Okay, so I believe in living life with no regrets. Never regret any decisions you ever make because 1) at some point you believed that was the best choice for you and 2) it wasn’t all for nothing. Good or bad, you always can learn something from the experience.

Now to tie it back to heartbreaks, everyone should feel what it is like to “lose” yourself and rebuild yourself. I’ve been through like two and a half heartbreaks in my life. The first ever was my father, big surprise. The other times were both ex boyfriends. I only count one as a half because I cared about him and was hurt but it wasn’t a bad breakup. You know when you know the end is near and they’re a bad person so you prepare yourself for the breakup? That’s how that was. I wasn’t heartbroken when we split.

I’m happy to say I have successfully and fully HEALED from my last relationship and I’m really glad that it happened. If he hadn’t taken me through so many experiences I would be as wise as I am today. The breakup is never fun during but afterwards during your learning and growing, is really magical.

My last relationship ended really bad and I was honestly hurting for so long. I knew in my heart I would be fine without him, actually better off but I didn’t want to face it. My ex taught me things like self-love, happiness, and I love myself, don’t be mislead but I did not love myself enough. When we met I was at a vulnerable place and willingly to accept the first good thing that came into my life. I looked for ways to build myself through him. I found things I was lacking and used him as a crutch to fill those voids. I was very unsure about myself at that time, and he was there to fix that.
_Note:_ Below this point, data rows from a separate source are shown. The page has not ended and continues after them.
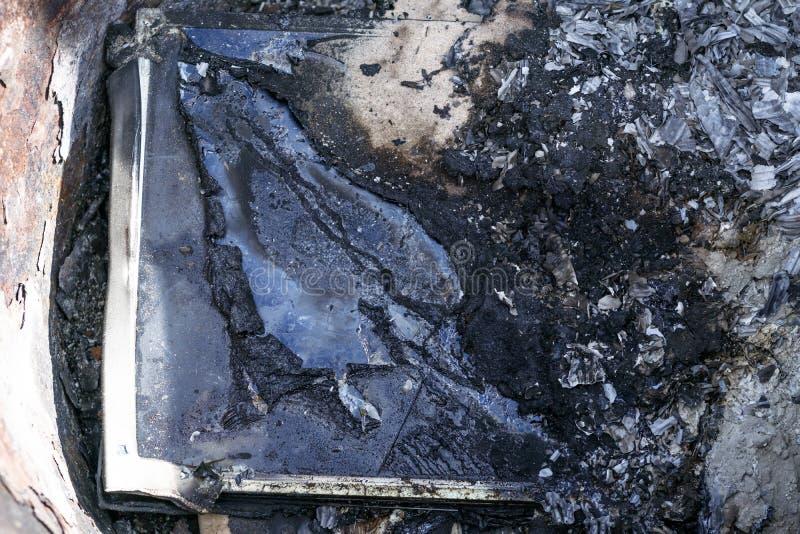 άμμος παραλιών E τα εγκαύματα οργάνων ελέγχου με τον καπνό έχετε ένα πληκτρολόγιο στοκ εικόνες με δικαίωμα ελεύθερης χρήσης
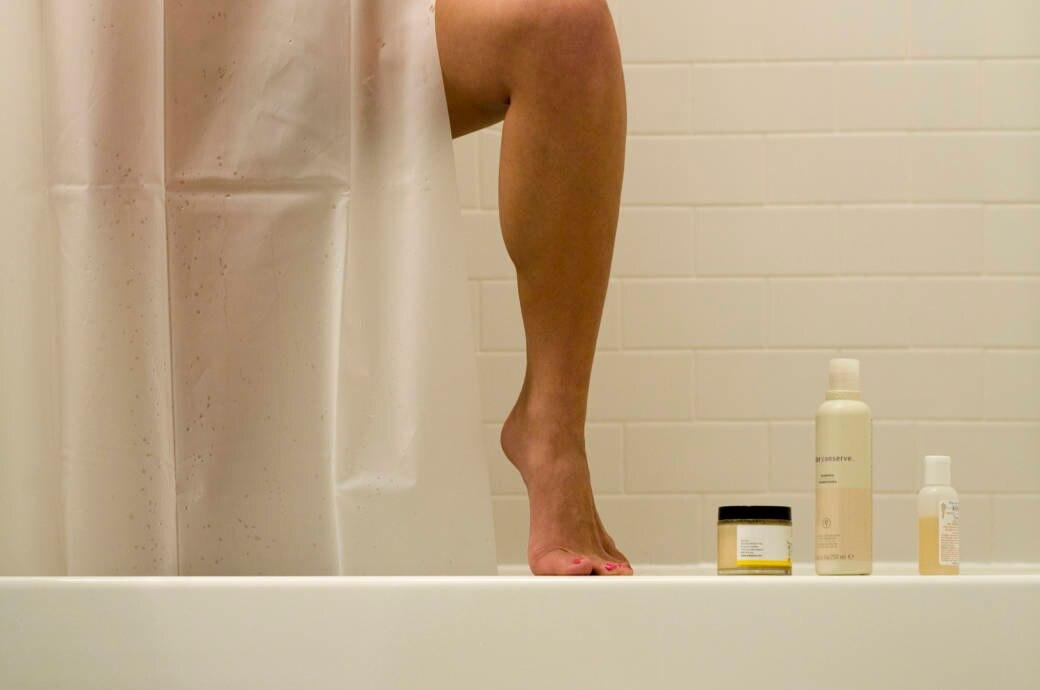 Frauenbein in der Dusche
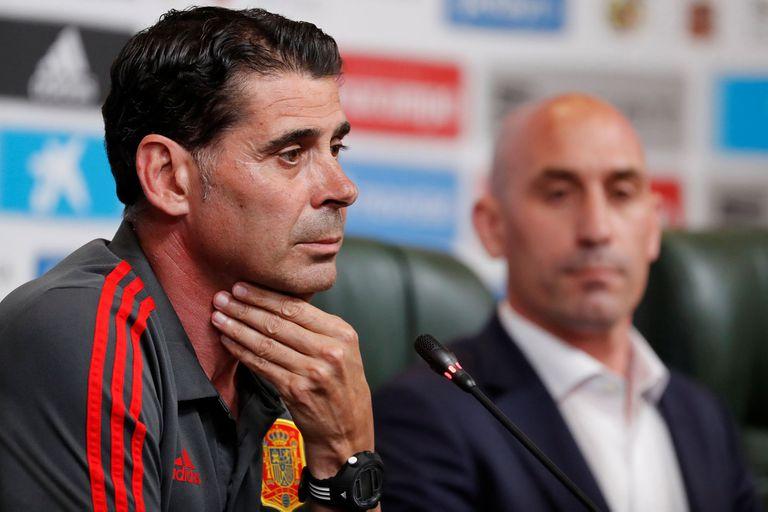 Fernando Hierro, durante su presentación oficial, junto con Luis Rubiales, presidente de la Real Federación Española de Fútbol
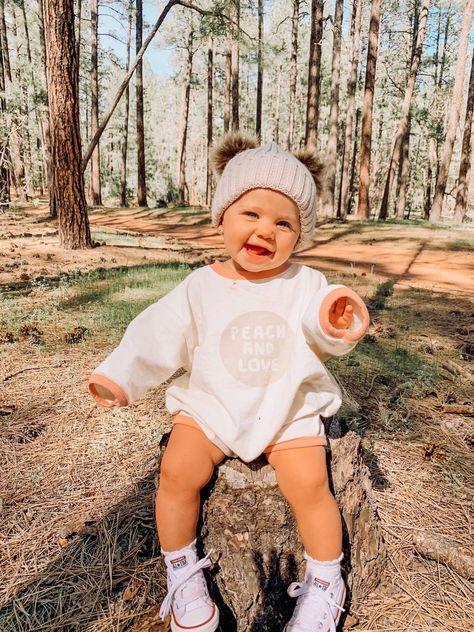 Cute Little Baby, Little Babies, Cute Babies, Mom And Baby, Baby Baby, Cute Baby Girl Outfits, Cute Baby Clothes, Winter Baby Clothes, Toddler Girl Outfits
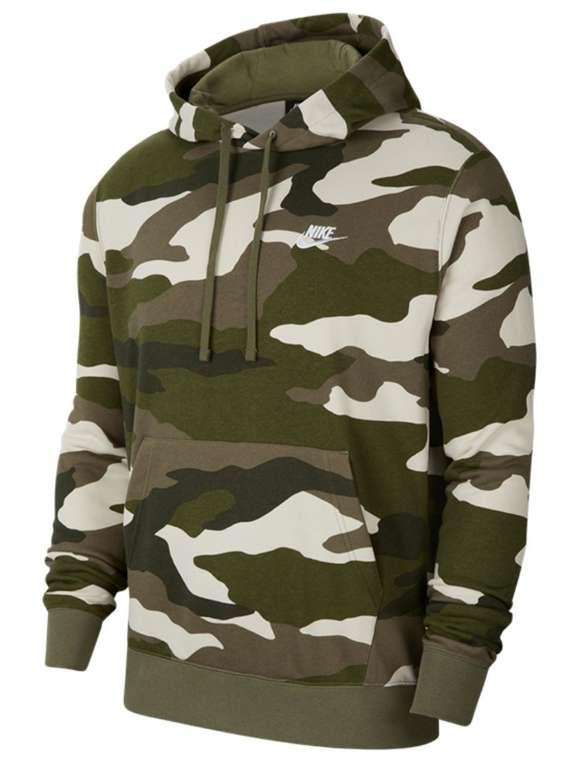 Nike Kapuzenpullover Sportswear Club Camo French Terry für 39,95€ inkl. Versand (statt 46€)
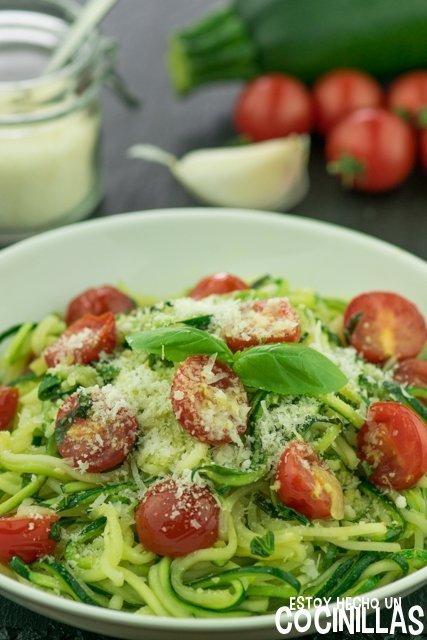 Espaguetis de calabacín con tomatitos cherry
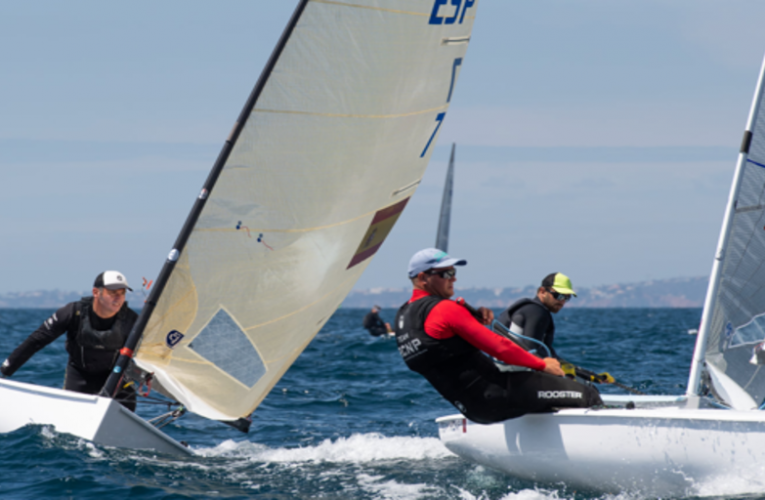 Joan Cardona, leader of the Finn European Championship after adding two first places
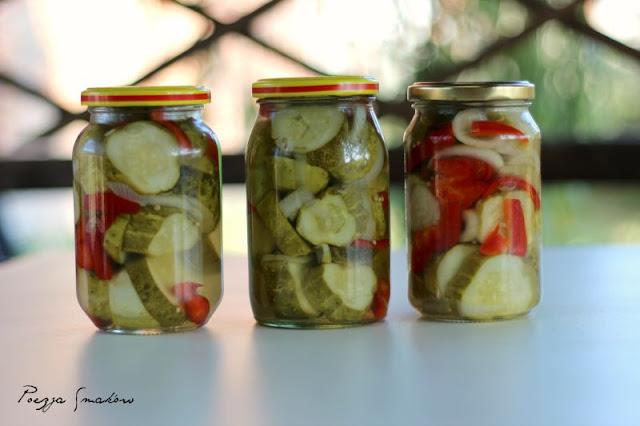 Koreczki z ogórków na zimę, z papryką i cebulą.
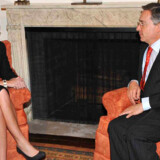 Colombias præsident Alvaro Uribe (th) er en af de første ledere, der møder Sarah Palin (tv).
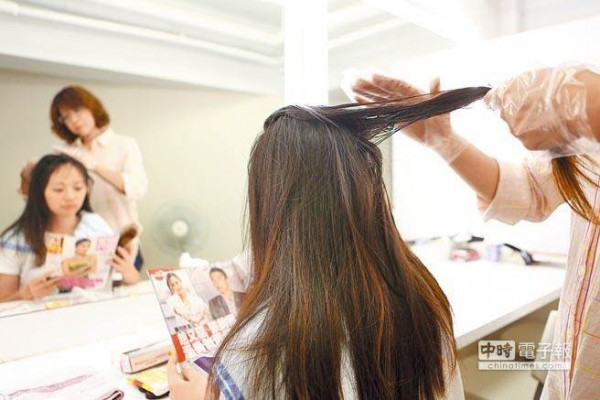 Bị xơ gan nặng do nhuộm tóc liên tục trong 10 năm - Ảnh 1.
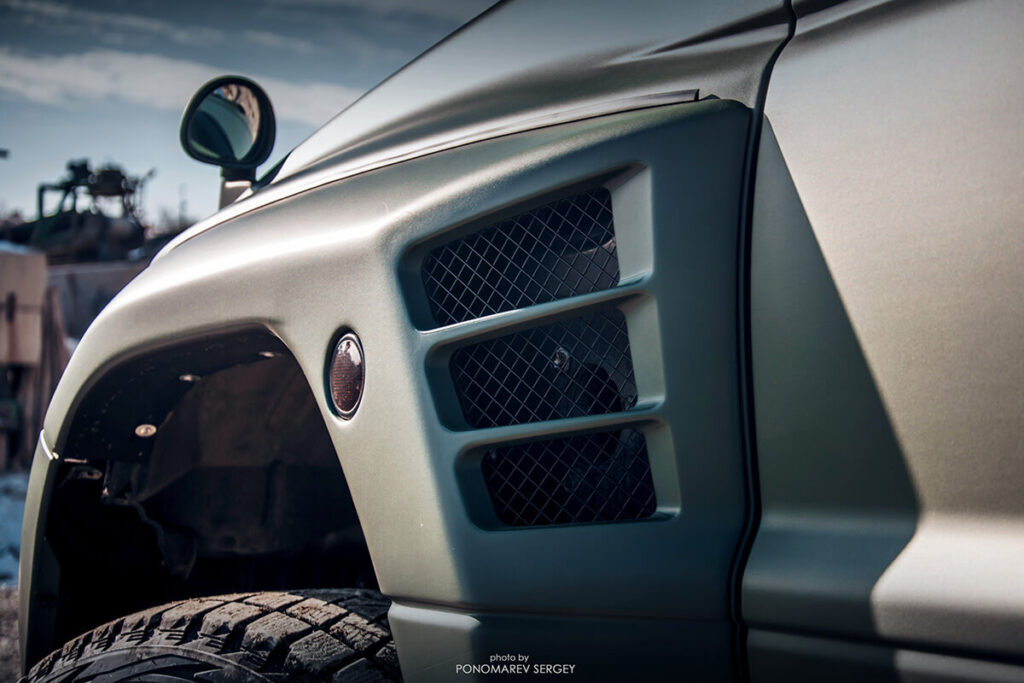 Mitsubishi Pajero Evolution wide fenders with air ducts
I was going to a in-state college due to lack of scholarships which I was not happy with at all. All my life I wanted to escape Baltimore but when the time came my plans fell through. Going to school in-state is not a big deal to most but I had to give up on all my dreams I’ve had my entire life. I felt like a failure. I honestly thought I would be stuck in the same place, physically and mentally forever. I met my ex shortly after my first semester in college and tried to suppress those unhappy, inadequate feelings. The closer we grew, the happier I tried to keep him so that he’d stay around to keep me happy. Eventually I became static and I didn’t want to risk our happiness for my own just to transfer to a different school. Ultimately, he wasn’t secure enough for a long distance relationship so that failed. Even though the relationship failed, I learned to always put happiness before the happiness of anyone else. I made the decision to leave because I knew I would feel better about myself and my future so that’s what I did.

Heartbreak builds character and forces us to set ourselves at a higher standard. When we go through a breakup we have two options, cry about it and become the other person or cry about it and become a better version of ourselves. Today, I hold myself to a higher standard. People I used to give my energy can’t even talk to me now. I don’t respond to them. I’m all about growth and really learning to love myself. I think people don’t really understand what that means. Like, we have to be our own biggest fan, love what you stand for, be all about you. I’ve become that and now others’ opinions of me don’t affect me. I’m becoming sure of my capabilities and I won’t let anyone influence or sway me from that.

I can’t remember for the life of me where I’ve heard it, but there’s a quote that goes a little like “You had me in the past but can you get near me now?” This speaks to me because yes, we may have been a perfect match in the past but I’ve leveled up now. Now, I’m untouchable and you will never be able to ruin this new peace I have found within myself. And that is why everyone needs to gets their heart broken. It took for me to get my heart broken to really find myself. I mean like figure out what things I love and what things I absolutely cannot tolerate. I think it really helps us discover the person we want to be and shows us the areas we’re lacking in, in order to reach that dream person.

Trust me, nothing is better than finding that inner peace. When we find that we can be ready to share it with that person who also has found theirs. This strengths our relationships because we are able to to enjoy the other person for what they have to offer rather than try to find answers to our own problems within them. I am actually working on the second stage of sharing my peace with someone else, so wish me luck on this journey.

(Sorry for the late post, I’m drowning in school work and I took some of my procrastination time to get this post up.)